= TEXT FOR ANALYSIS =
Of all that happened, Sunday, that worked the best. It was a long race. Most of Facebook Live took place in the second of four segments. More people than usual watched. Lots of NASCAR fans needed a break, too. Barring weather, and that is clearly something we cannot do in this age of global weirding, the only other Monster Cup race that’s going to be run on Sunday night is the Southern 500, and at the moment, my inclination is to do the show during the race again. It was fun, and as Arthur Bach asked during the movie that carried his first name, “Isn’t fun the greatest thing you can have?” Some NASCAR fans have expressed disappointment, and even outrage, that the Indianapolis 500 was a better race than the Coke-a-thon in Charlotte. I didn’t realize races were graded on a curve. I, too, thought Indy was the better race, but … it was still the best Coca-Cola 600 in a while long enough for me not to be able to remember it. It was a week after the best All-Star Race in, oh, a decade or so.

In other words, NASCAR in May in Charlotte was the best it has been in at least that same decade. What’s not to like? All Monaco, Indy and Charlotte have in common is that they all involve laps around a track that is closed. In other words, the course doesn’t change. The term that used to be more common is “closed circuit.” A drag strip isn’t a circuit. Neither is the Bonneville Salt Flats. Boats don’t roll on tires. What’s not to like about all three Sunday races? Lewis Hamilton was brilliant, winning a war with the attrition of his tires. So was Simon Pagenaud, dominating the race but not without considerable resistance. So was Martin Truex Jr. I know precious little about Hamilton as a person. I probably wouldn’t conclusively recognize Pagenaud if he were standing in front of me in a concession line, partially out of disbelief that he’d be there at, say, the Southern Conference Baseball Tournament. I used to know Truex a little. I liked him then. I expect I’d like him now.

= STUDY MATERIAL =
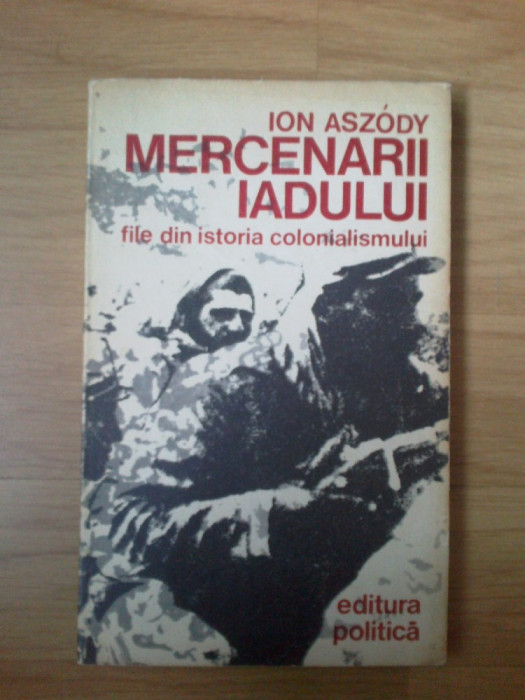 k1 Ion Aszody - Mercenarii iadului (file din istoria colonialismului)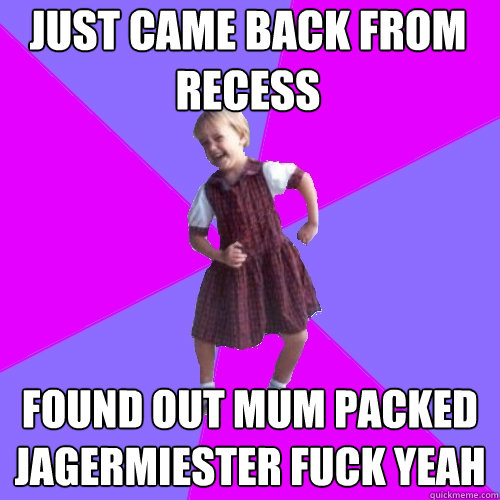 just came back from recess found out mum packed jagermiester fuck yeah  Socially awesome kindergartener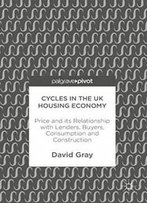 Cycles In The Uk Housing Economy: Price And Its Relationship With Lenders, Buyers, Consumption And Construction
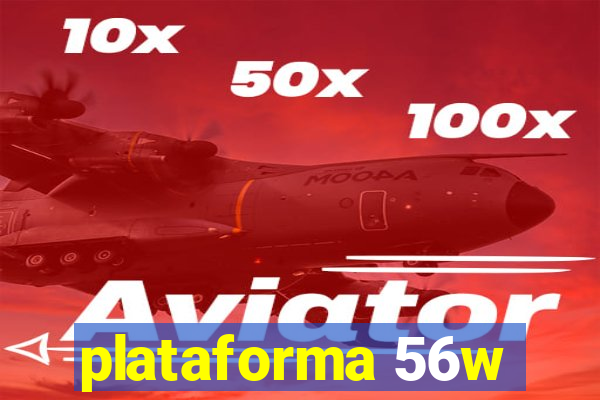 plataforma 56w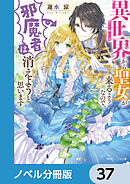 異世界から聖女が来るようなので、邪魔者は消えようと思います【ノベル分冊版】　37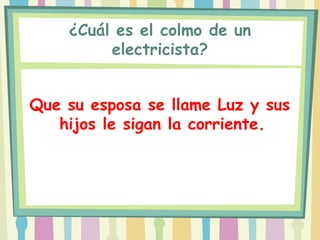 ¿Cuál es el colmo de un
         electricista?


Que su esposa se llame Luz y sus
   hijos le sigan la corriente.
 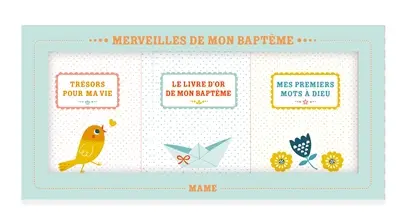 Merveilles de mon baptême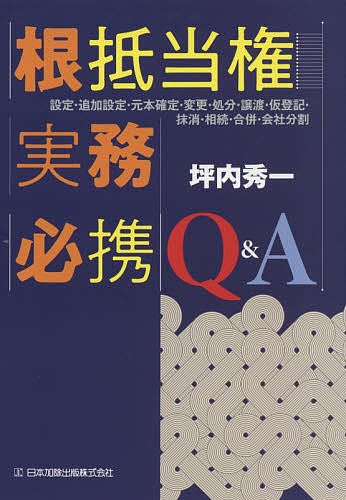 根抵当権実務必携Q&amp;A 設定・追加設定・元本確定・変更・処分・譲渡・仮登記・抹消・相続・合併・会社分割/坪内秀一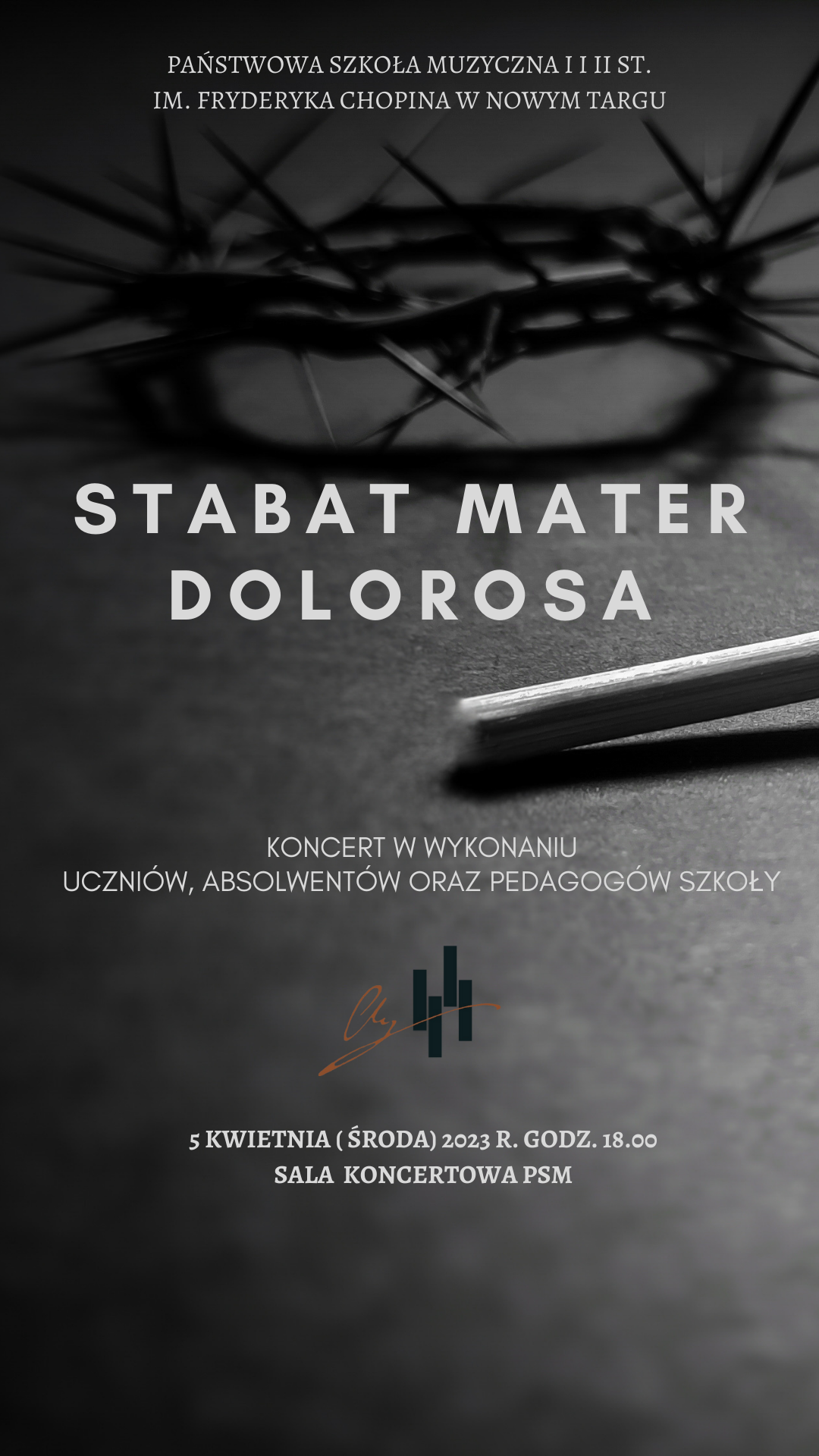 Plakat na ciemno-szarym tle a na nim cierniowa korona i część drewnianego krzyża. Od góry pełna nazwa szkoły, poniżej tytuł koncertu, następnie wykonawcy, logo szkoły a na dole miejsce i czas koncertu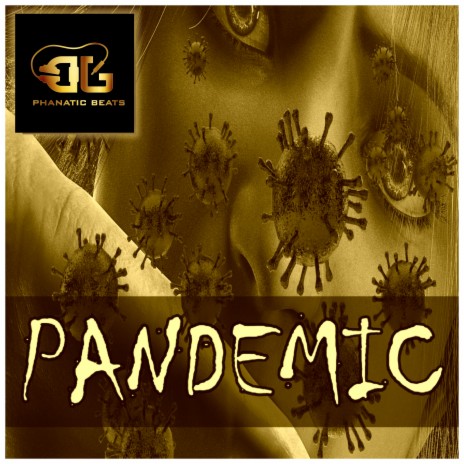 Pandemic | Boomplay Music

= PARTS OF THE EXERCISE =
A. For each statement about the racing column, answer yes or no and quote the words from the column that settle it: (i) The writer thought the Indianapolis 500 was a better race than the Coca-Cola 600. (ii) Most of the Facebook Live show took place in the third segment of the race. (iii) The writer has never known Martin Truex Jr.
B. In one to three sentences, explain why the writer of the racing column wants to do the show during the Southern 500 again.
C. Carry on the racing column from its last sentence.

= ANSWERS BELOW =
A.
(i) Yes: "I, too, thought Indy was the better race"
(ii) No: "Most of Facebook Live took place in the second of four segments."
(iii) No: "I used to know Truex a little."

B. Doing Facebook Live during Sunday's race worked the best of everything that happened. The race was long, more people than usual watched, and lots of NASCAR fans needed a break. The writer also found it fun.

C.
The Charlotte overnight TV ratings were up 8 percent. The crowd was decent, far from full but, to my view, better than the last couple years, anyway. As followers of NASCAR, ultimately people have to take what they can get. Maybe it’s not as great as it once was, but it seems to me, from an unscientific point of view because I am not a scientist and don’t particularly want to be one, that it is coming back. The races have been better this year than last. Daytona Beach didn’t fall in a day or a year, and it won’t be rebuilt in either.

A decision must be made. NASCAR has declined because, at some level and in large numbers, many people have decided they don’t like it anymore.

I don’t like a system where a driver needs a free pass to make up a lap. I don’t like a telecast chock full of fluff. I don’t like constant change of rules, regulations and penalties.

I don’t like a lot.

But I’ve been following racing since I was but a lad, and I’ll take what I can get.